Show HN: Call Multiple LLMs with GraphQL and AI Chainer

lq.1nb.ai

1 points by bobatnet 9 hours ago

Many of the issues with LLMs can be solved by prompting as a chain, by transforming a single prompt to multiple sub prompts. With the wide variability in LLM pricing and model sizes, it also helps if we can offload some of those sub prompts in the chain to smaller models. LQ provides a GraphQL endpoint that allows you to call multiple LLMs viz. gemini, claude, openai, mistral as a tree. You can extract structured xml tags from responses and fill placeholders in prompts down the chain/tree. With conditionals, you can provide condition-based branching as well. Further, we also provide an inbuilt AI Chainer that creates a chain for you. As an added benefit it also has a request history, for you to repeat a query while changing some of the placeholders as variables.

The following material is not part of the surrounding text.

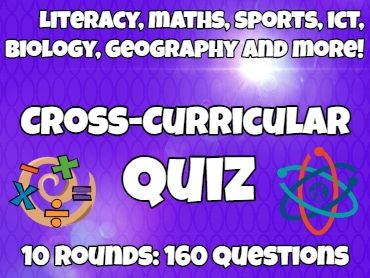 Fun Cross-Curricular Quiz: 10 rounds and 160 questions: maths, sports, biology, literacy...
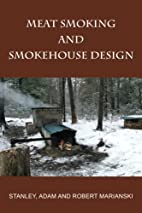 Meat Smoking And Smokehouse Design by…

We are a team of 2 and have been using LLMs in many projects. For every LLM operation we end up making several LLM calls and have to write our own tooling to optimize the queries as a bunch. Even during development, evaluating multiple LLMs, prompt-tuning, condition based calling, etc. is messy. We are trying to make LQ as a middle-layer that can ease some of those pains and allow users to express the data flow within the request itself.

Our next goal includes support for local LLMs as well as longer running queries with subscriptions. Large chains/trees will also be supported with the context residing on the server.